▶ OBJETIVO
Prosigue el texto sobre el escultor Jarrod y su museo a partir de la última oración que aparece.

▶ FRAGMENTO
****************************************
Por descontado, el enfoque de las nuevas criaturas de Jarrod varía a la fuerza. Si son emociones fuertes lo que el público ansía, eso tendrá. Por ello, de representar momentos álgidos de la historia universal, las creaciones pasan a personificar episodios álgidos de la historia del crimen, la infamia y la tropelía, a modo de asesinatos conocidos, a los que el propio Jarrod va a contribuir; signo de los tiempos que le ha tocado vivir y de la experiencia de un implicado que predica con el ejemplo. Su gran guiñol deriva en una sangrienta revancha que se sustancia pasando de la ficción al ámbito de lo real. Pero sin distinción entre una cosa y otra. No en vano, el escultor trata de enmascarar sus crímenes que, así mismo, pasan del ámbito de la venganza personal al del perfeccionamiento de su obra artística, como si estos fueran debidos a meros suicidios o accidentes que luego son recreados en el museo. Un proceso psíquico y material arropado por las sombras y para el que requiere de dos ayudantes o “aprendices”; siempre, el eslabón más débil de la cadena: el ex convicto León (Nedrick Young) y el sordomudo Igor (apellido de reminiscencias igualmente evocadoras para el género; Charles Bronson).
****************************************
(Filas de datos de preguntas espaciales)

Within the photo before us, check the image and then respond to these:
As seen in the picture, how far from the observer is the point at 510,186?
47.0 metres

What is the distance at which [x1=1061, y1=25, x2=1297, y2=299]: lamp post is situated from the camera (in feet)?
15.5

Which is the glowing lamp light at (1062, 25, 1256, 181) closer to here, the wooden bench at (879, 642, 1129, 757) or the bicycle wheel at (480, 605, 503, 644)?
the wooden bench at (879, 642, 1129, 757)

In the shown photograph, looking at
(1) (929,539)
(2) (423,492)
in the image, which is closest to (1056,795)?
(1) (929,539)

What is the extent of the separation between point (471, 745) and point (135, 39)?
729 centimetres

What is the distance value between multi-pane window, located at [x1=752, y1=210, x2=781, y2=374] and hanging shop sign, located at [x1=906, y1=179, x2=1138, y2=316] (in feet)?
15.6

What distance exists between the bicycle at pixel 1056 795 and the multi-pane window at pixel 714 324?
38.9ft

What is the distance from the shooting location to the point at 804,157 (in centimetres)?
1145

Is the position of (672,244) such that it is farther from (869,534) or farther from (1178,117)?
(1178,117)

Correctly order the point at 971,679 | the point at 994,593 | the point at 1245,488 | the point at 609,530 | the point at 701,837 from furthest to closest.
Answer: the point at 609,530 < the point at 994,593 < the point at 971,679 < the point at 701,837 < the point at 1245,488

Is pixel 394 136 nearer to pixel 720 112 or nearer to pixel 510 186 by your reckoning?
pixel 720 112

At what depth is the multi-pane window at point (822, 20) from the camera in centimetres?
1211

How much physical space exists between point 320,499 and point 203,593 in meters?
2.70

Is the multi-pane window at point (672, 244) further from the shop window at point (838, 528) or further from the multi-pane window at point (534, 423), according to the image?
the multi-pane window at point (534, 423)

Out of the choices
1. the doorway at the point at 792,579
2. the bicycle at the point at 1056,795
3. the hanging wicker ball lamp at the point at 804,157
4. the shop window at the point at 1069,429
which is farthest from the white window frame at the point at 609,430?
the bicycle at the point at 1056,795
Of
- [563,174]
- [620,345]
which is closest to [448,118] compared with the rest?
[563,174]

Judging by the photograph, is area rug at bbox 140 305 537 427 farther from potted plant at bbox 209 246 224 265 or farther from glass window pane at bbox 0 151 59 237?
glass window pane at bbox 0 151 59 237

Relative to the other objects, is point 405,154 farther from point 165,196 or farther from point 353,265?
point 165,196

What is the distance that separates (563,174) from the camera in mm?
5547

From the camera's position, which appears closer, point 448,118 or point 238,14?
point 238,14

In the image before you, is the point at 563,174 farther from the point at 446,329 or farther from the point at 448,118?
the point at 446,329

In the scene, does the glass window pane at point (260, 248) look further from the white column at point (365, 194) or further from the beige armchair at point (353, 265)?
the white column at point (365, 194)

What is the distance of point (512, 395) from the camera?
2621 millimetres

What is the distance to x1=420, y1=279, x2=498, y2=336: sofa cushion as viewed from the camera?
****************************************
▶ RESULTADO DEL EJERCICIO
Junto a la considerable tensión del tercio final de la película, destacan en la realización de De Toth una serie de elegantes fundidos a negro y acertadas resoluciones narrativas. Por ejemplo, cuando la joven Sue Allen (Phyllis Kirk) ayuda a vestir a su amiga Cathy Gray (Carolyn Jones), presentándose ambos personajes; o la desenvuelta relación de la primera con Scott Andrews (Paul Picerni). Lo que acontece en el escenario de las neblinosas calles neoyorquinas, que inevitablemente nos hacen pensar en el Londres victoriano del que procede Jarrod. Sus manos inutilizadas le imposibilitan, ciertamente, el poder acometer otras obras de arte de corte clásico, pero no así el tomarse la justicia por su mano. Yo soy otro hombre, determina, dando cuenta de su transformación, como decía, física y mental. De resultas de la cual, pasa a ofrecer al respetable truculencia y horrores para, literalmente, hacerlos morir de miedo.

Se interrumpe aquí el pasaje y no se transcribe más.